Optical Character Recognition (OCR) is the process of converting scanned printed/handwritten image files into machine readable text format. It works by analyzing a document and comparing it with fonts stored in its database and/or by noting features typical to characters. OCR enables you to take a book or magazine article feed it directly into a computer file then edit the file using a word processor.

What that means:
OCR software can convert a PDF into a Word document. There are free websites that offer this service. One that I recently discovered is called Online OCR. They claim to recognize thirty-two languages, can recognize PDF, TIFF, JPG, and PNG (among others) and translate them into a number of formats – PDF, Word, Excel, html, RTF and Plain Text. Best of all it’s free and no account is required.
Scenario:
Let’s say you have a resume that needs updated. The original Word document is missing but you do have a hard copy. It is possible to digitize that document and edit it in Word.
The process:

1)      Convert the hard copy to PDF by scanning it and then email it to yourself (a free service available at all SCDL locations.)

2)      Log-in to your email and save the PDF to your computer.

3)       Go to onlineocr.net and click the Browse… button.

4)      Locate the PDF that was saved to your computer in step 2. Click Open. Then click Upload.

5)      Select your Recognition language and Output format. Output format means what type of file you would like to create (Word, Excel, or Plain Text.) To convert your PDF to a Word document select MS Word (doc).

6)      Enter the numbers displayed in the CAPTCHA box (a test some websites use to determine whether or not a user us human.)

7)      Click Recognize.

8)      Scroll to the bottom of the page and click on Download Output File.

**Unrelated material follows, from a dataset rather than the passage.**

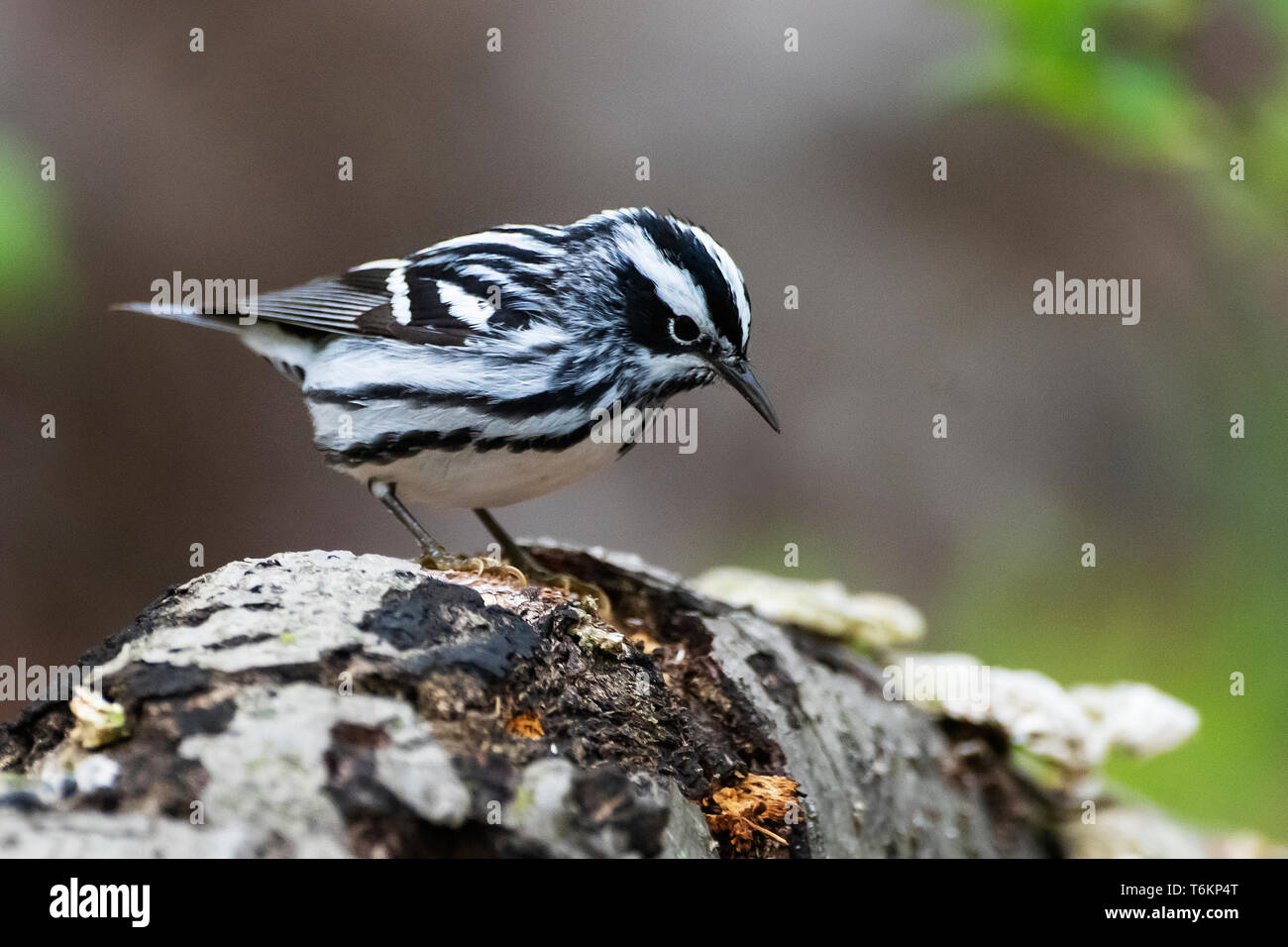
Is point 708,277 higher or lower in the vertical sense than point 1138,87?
lower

The resume will now open in Microsoft Word. From here you can make changes and save it for future reference.

Disclaimer:

While great and incredibly accurate remember that Online OCR is a free service. Much of the original document’s formatting is preserved during the conversion but it is not always exact. After your conversion it is highly recommended you proofread your document. There could be misspelled words and perhaps some formatting differences compared with the original (text is usually bold, for example.) Compared to when the document was a PDF and could not be edited the formatting errors are pretty minor.
As I said earlier the site is free and does not require registration. However, there is an option to create an account which has some benefits. It is free to create an account (all that is required is an email address) and you get twenty-five free credits (worth twenty-five scans.) There are options to purchase or earn more credits which are pretty reasonable. The biggest advantage to creating an account is multipage scanning. If your original document is more than one page you’ll need to scan each page individually and convert them individually if you do not create an account. But if you create a free account you can scan and convert all three pages at once (you could even tell it specific pages to convert – like only pages one and three, for example.) Your converted documents are also saved in your account too. So if you lose the Word version you can retrieve it from your Online OCR account.
So next time you have a hard copy of a document (or just a PDF) and you want to make changes remember that there are options. Free options! One of them is called Online OCR and only takes a few minutes to convert your PDF into Word document.